Slide chart reasoning data
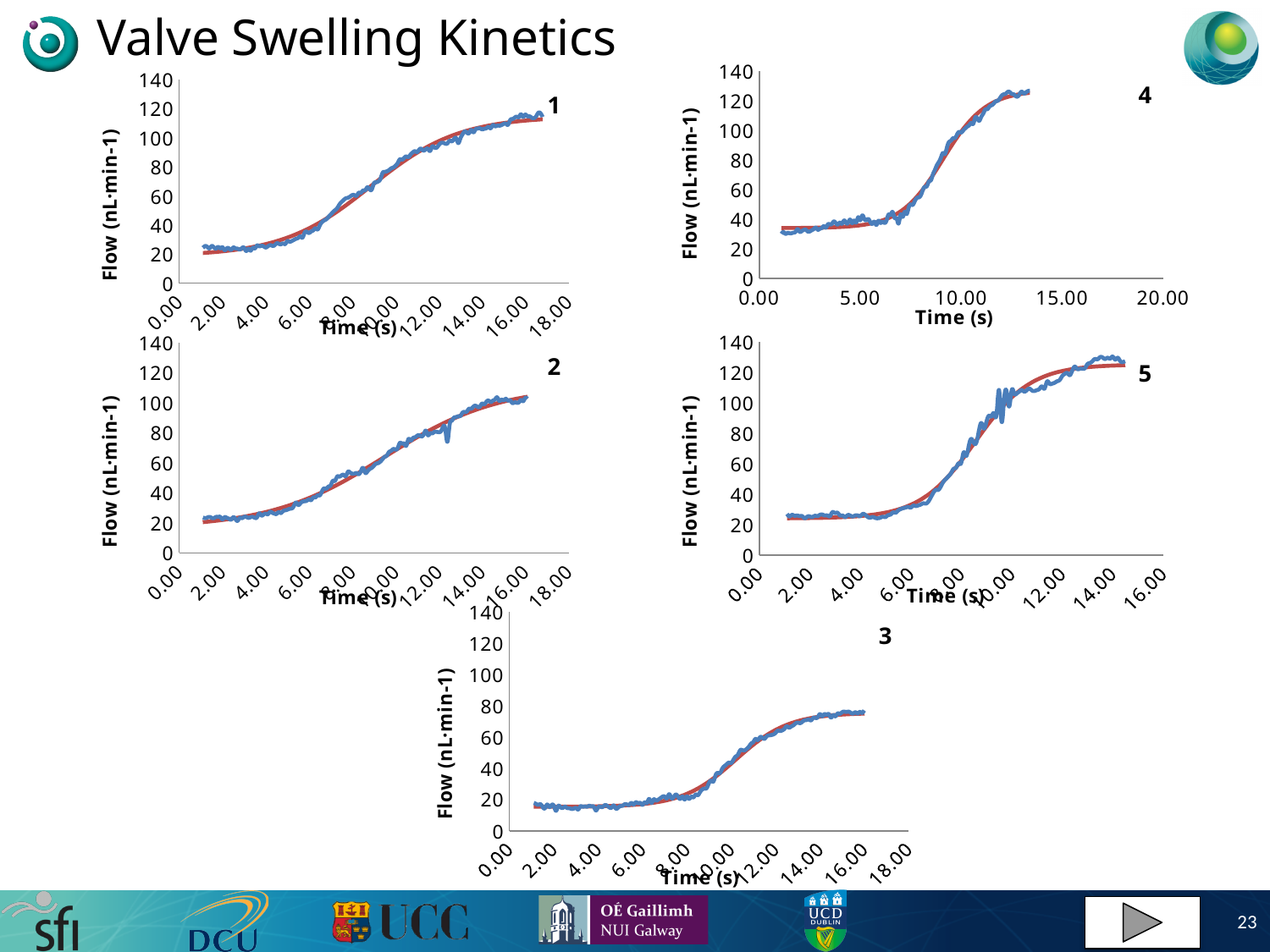
In the chart labelled 4, is the flow value at the end of the curve greater or less than 120? greater What kind of chart is the chart labelled 1? line chart In the chart labelled 1, is the flow value at the end of the curve greater or less than 100? greater Which chart reaches the lowest final flow value, the chart labelled 3 or the chart labelled 4? 3 In the chart labelled 3, is the flow value at the start of the curve greater or less than 20? less What is the largest value shown on the x axis of the chart labelled 4? 20.00 How many charts are shown on the slide? 5 In the chart labelled 3, does the flow rise or fall as time increases? rise Which of the five charts reaches the lowest final flow value? 3 What is the y-axis title on the chart labelled 2? Flow (nL·min-1)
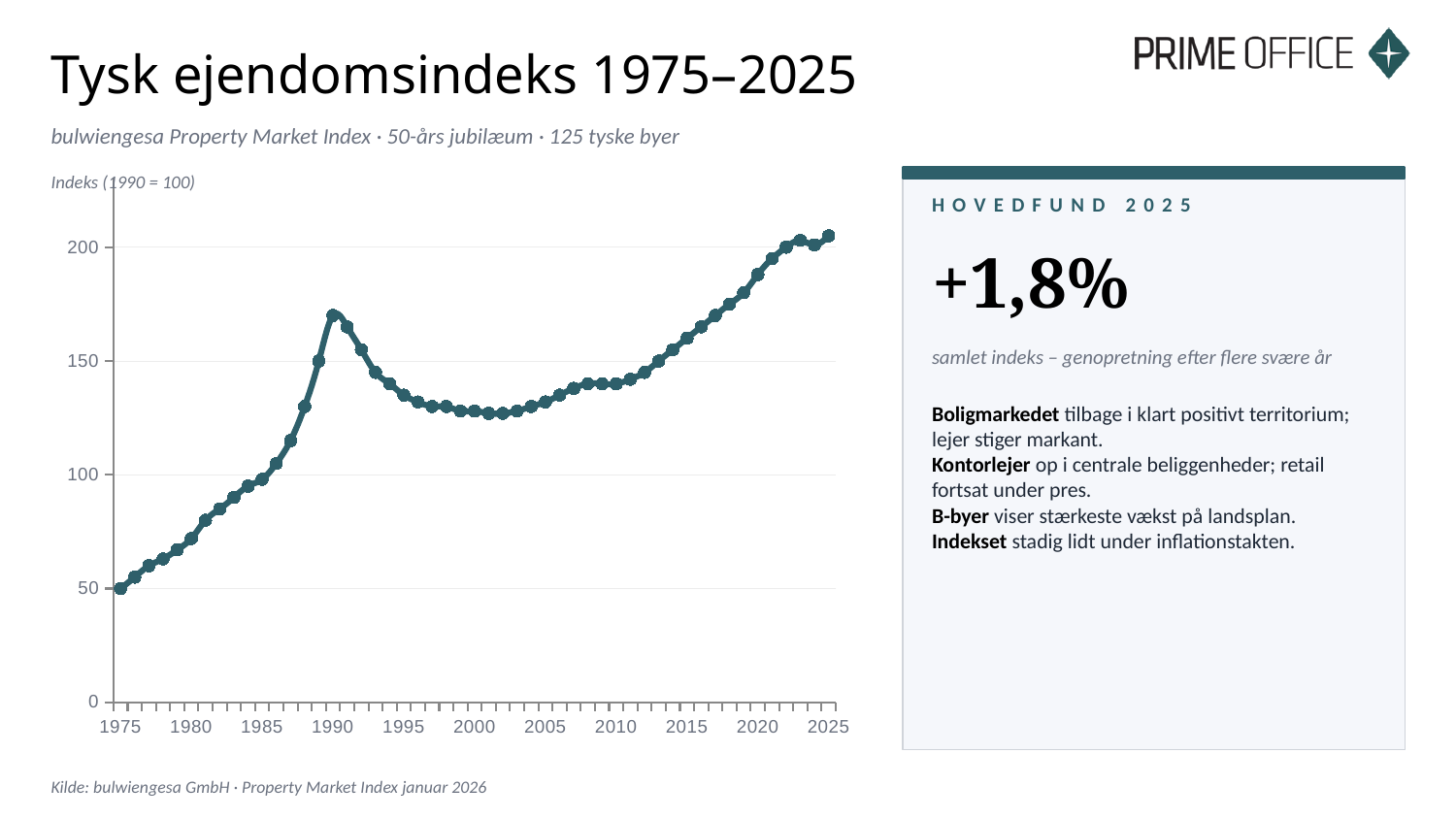
Which year has the highest index value on the chart, 1990 or 2025? 2025 According to the axis label, which year is the index base year (= 100)? 1990 Is the index value for 2010 greater or less than 150? less Does the index rise or fall between 1990 and 2000? fall Does the index rise or fall between 1975 and 1990? rise What is the title of the chart on the slide? Tysk ejendomsindeks 1975–2025 Is the index value for 2025 greater or less than 200? greater What kind of chart is shown on the slide? line chart Is the index value for 2000 greater or less than 150? less Which year has the lowest index value on the chart? 1975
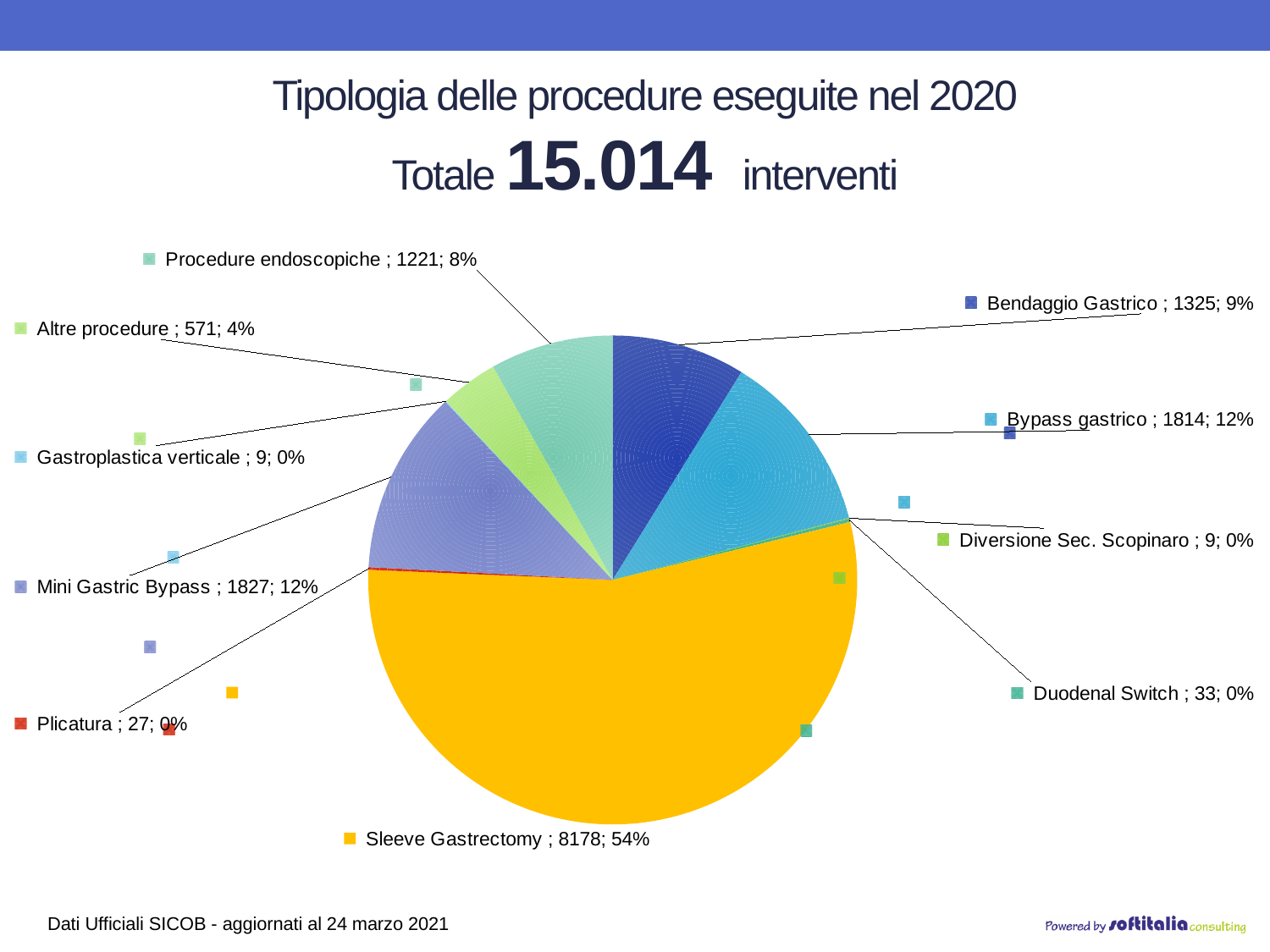
What is the value for Plicatura? 27 How many categories (slices) does the pie chart show? 10 What is the value for Sleeve Gastrectomy? 8178 What share of the pie does Sleeve Gastrectomy represent? 54% Which is larger, the value for Bendaggio Gastrico or the value for Procedure endoscopiche? Bendaggio Gastrico What percentage is shown for Procedure endoscopiche? 8% What is the difference between the values for Mini Gastric Bypass and Bypass gastrico? 13 What is the difference between the values for Sleeve Gastrectomy and Altre procedure? 7607 What is the value for Bypass gastrico? 1814 What kind of chart is shown on the slide? pie chart Which category has the largest slice of the pie? Sleeve Gastrectomy What total number of interventions is stated in the slide title? 15.014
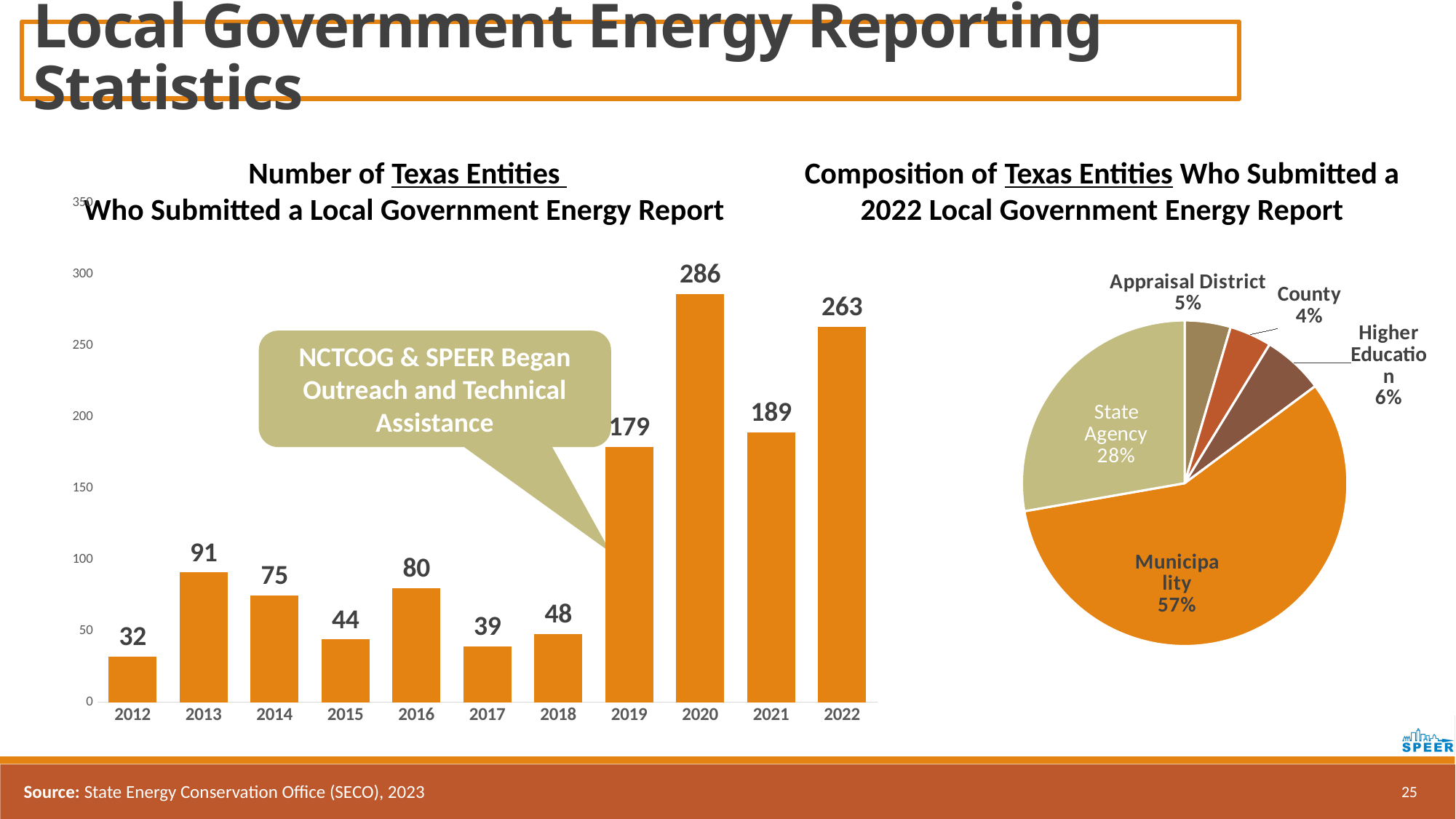
In the bar chart on the left, how many Texas entities submitted a Local Government Energy Report in 2020? 286 In the bar chart on the left, which year has the highest number of entities? 2020 In the bar chart on the left, which year has a larger value, 2016 or 2018? 2016 In the pie chart on the right, what share of entities are Municipalities? 57% In the bar chart on the left, which year has the lowest number of entities? 2012 In the pie chart on the right, how many categories are shown? 5 In the bar chart on the left, what is the difference between the values for 2022 and 2021? 74 What kind of chart is the chart on the left? bar chart In the bar chart on the left, what is the value for 2012? 32 In the pie chart on the right, which category has the smallest share? County In the bar chart on the left, how many years are shown on the x axis? 11 In the pie chart on the right, what share of entities are State Agencies? 28%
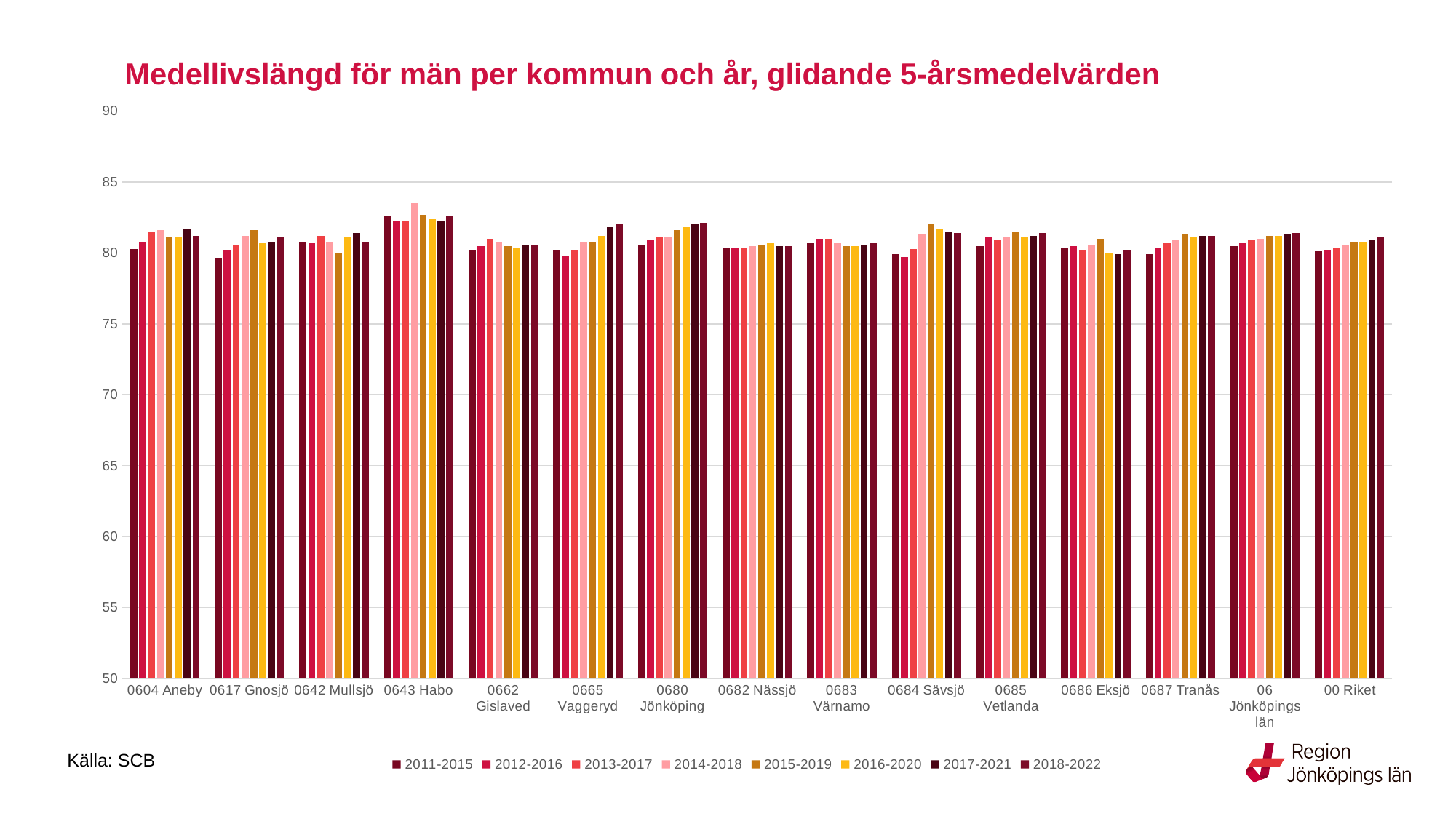
What source is cited for the chart data? SCB Which period has the tallest bar for 0643 Habo? 2014-2018 Which is larger: the value for 0643 Habo in 2014-2018 or the value for 0617 Gnosjö in 2011-2015? 0643 Habo in 2014-2018 Is the value for 0680 Jönköping in 2018-2022 greater or less than 85? less What kind of chart is shown on the slide? Bar chart What is the title of the chart? Medellivslängd för män per kommun och år, glidande 5-årsmedelvärden Is the value for 0643 Habo in 2014-2018 greater or less than 85? less Is the value for 0643 Habo in 2014-2018 greater or less than 80? greater Which municipality has the highest bars overall in the chart? 0643 Habo How many series does the legend list? 8 How many categories (municipalities/regions) are shown on the x axis? 15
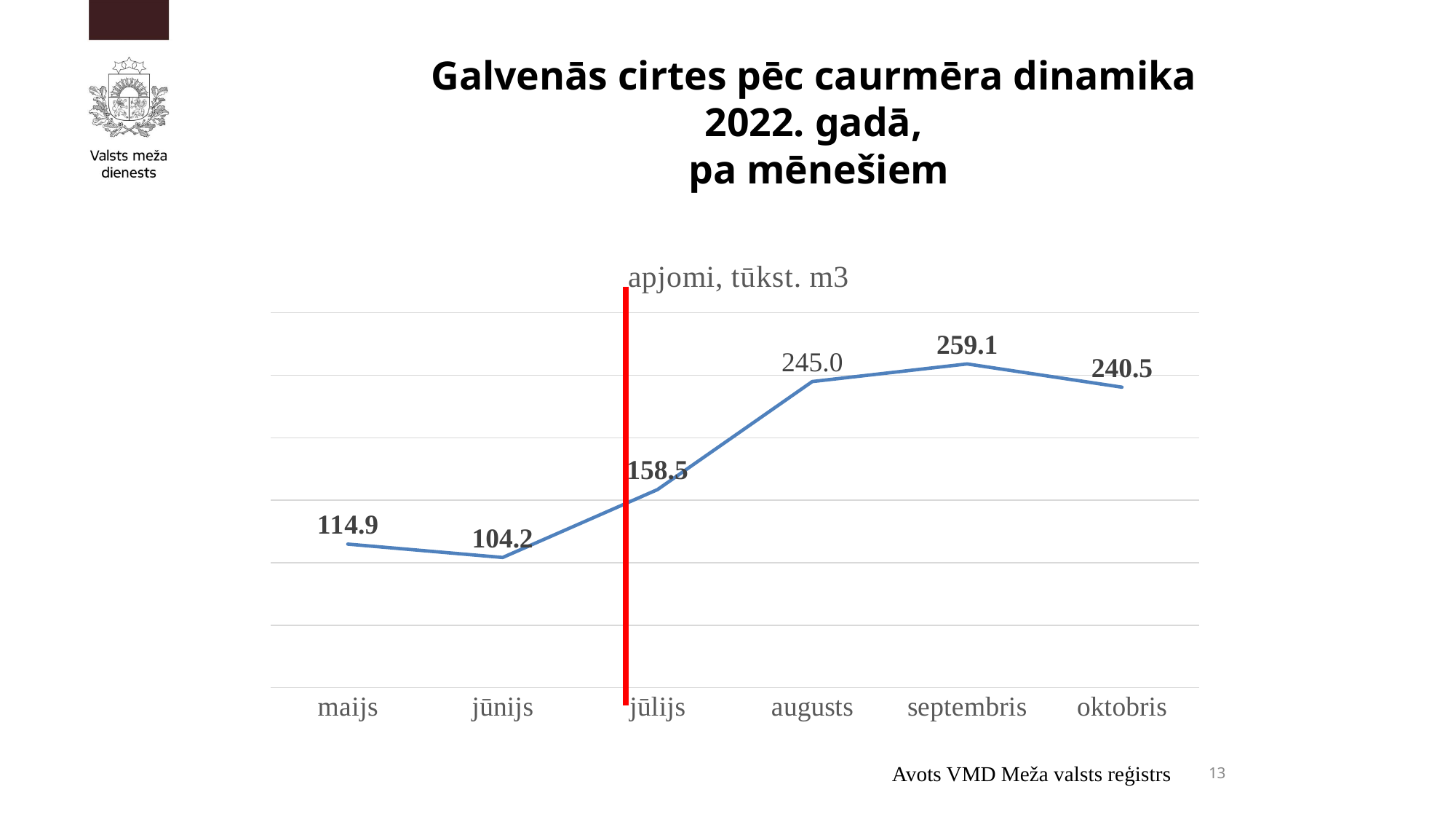
What is the title of the chart? apjomi, tūkst. m3 What is the difference between the values for septembris and oktobris? 18.6 What is the value for augusts? 245.0 What is the difference between the values for augusts and jūlijs? 86.5 How many months are plotted on the chart? 6 What is the value for maijs? 114.9 Which month has the lowest value? jūnijs Do the values rise or fall from jūnijs to septembris? rise Which is larger, the value for maijs or the value for jūnijs? maijs What kind of chart is shown on the slide? line chart What is the value for jūlijs? 158.5 Which month has the highest value? septembris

About this exercise:
Write out every line of the data above word for word, leaving out the pictures.

Output for this task:
In the chart labelled 4, is the flow value at the end of the curve greater or less than 120? greater What kind of chart is the chart labelled 1? line chart In the chart labelled 1, is the flow value at the end of the curve greater or less than 100? greater Which chart reaches the lowest final flow value, the chart labelled 3 or the chart labelled 4? 3 In the chart labelled 3, is the flow value at the start of the curve greater or less than 20? less What is the largest value shown on the x axis of the chart labelled 4? 20.00 How many charts are shown on the slide? 5 In the chart labelled 3, does the flow rise or fall as time increases? rise Which of the five charts reaches the lowest final flow value? 3 What is the y-axis title on the chart labelled 2? Flow (nL·min-1)
Which year has the highest index value on the chart, 1990 or 2025? 2025 According to the axis label, which year is the index base year (= 100)? 1990 Is the index value for 2010 greater or less than 150? less Does the index rise or fall between 1990 and 2000? fall Does the index rise or fall between 1975 and 1990? rise What is the title of the chart on the slide? Tysk ejendomsindeks 1975–2025 Is the index value for 2025 greater or less than 200? greater What kind of chart is shown on the slide? line chart Is the index value for 2000 greater or less than 150? less Which year has the lowest index value on the chart? 1975
What is the value for Plicatura? 27 How many categories (slices) does the pie chart show? 10 What is the value for Sleeve Gastrectomy? 8178 What share of the pie does Sleeve Gastrectomy represent? 54% Which is larger, the value for Bendaggio Gastrico or the value for Procedure endoscopiche? Bendaggio Gastrico What percentage is shown for Procedure endoscopiche? 8% What is the difference between the values for Mini Gastric Bypass and Bypass gastrico? 13 What is the difference between the values for Sleeve Gastrectomy and Altre procedure? 7607 What is the value for Bypass gastrico? 1814 What kind of chart is shown on the slide? pie chart Which category has the largest slice of the pie? Sleeve Gastrectomy What total number of interventions is stated in the slide title? 15.014
In the bar chart on the left, how many Texas entities submitted a Local Government Energy Report in 2020? 286 In the bar chart on the left, which year has the highest number of entities? 2020 In the bar chart on the left, which year has a larger value, 2016 or 2018? 2016 In the pie chart on the right, what share of entities are Municipalities? 57% In the bar chart on the left, which year has the lowest number of entities? 2012 In the pie chart on the right, how many categories are shown? 5 In the bar chart on the left, what is the difference between the values for 2022 and 2021? 74 What kind of chart is the chart on the left? bar chart In the bar chart on the left, what is the value for 2012? 32 In the pie chart on the right, which category has the smallest share? County In the bar chart on the left, how many years are shown on the x axis? 11 In the pie chart on the right, what share of entities are State Agencies? 28%
What source is cited for the chart data? SCB Which period has the tallest bar for 0643 Habo? 2014-2018 Which is larger: the value for 0643 Habo in 2014-2018 or the value for 0617 Gnosjö in 2011-2015? 0643 Habo in 2014-2018 Is the value for 0680 Jönköping in 2018-2022 greater or less than 85? less What kind of chart is shown on the slide? Bar chart What is the title of the chart? Medellivslängd för män per kommun och år, glidande 5-årsmedelvärden Is the value for 0643 Habo in 2014-2018 greater or less than 85? less Is the value for 0643 Habo in 2014-2018 greater or less than 80? greater Which municipality has the highest bars overall in the chart? 0643 Habo How many series does the legend list? 8 How many categories (municipalities/regions) are shown on the x axis? 15
What is the title of the chart? apjomi, tūkst. m3 What is the difference between the values for septembris and oktobris? 18.6 What is the value for augusts? 245.0 What is the difference between the values for augusts and jūlijs? 86.5 How many months are plotted on the chart? 6 What is the value for maijs? 114.9 Which month has the lowest value? jūnijs Do the values rise or fall from jūnijs to septembris? rise Which is larger, the value for maijs or the value for jūnijs? maijs What kind of chart is shown on the slide? line chart What is the value for jūlijs? 158.5 Which month has the highest value? septembris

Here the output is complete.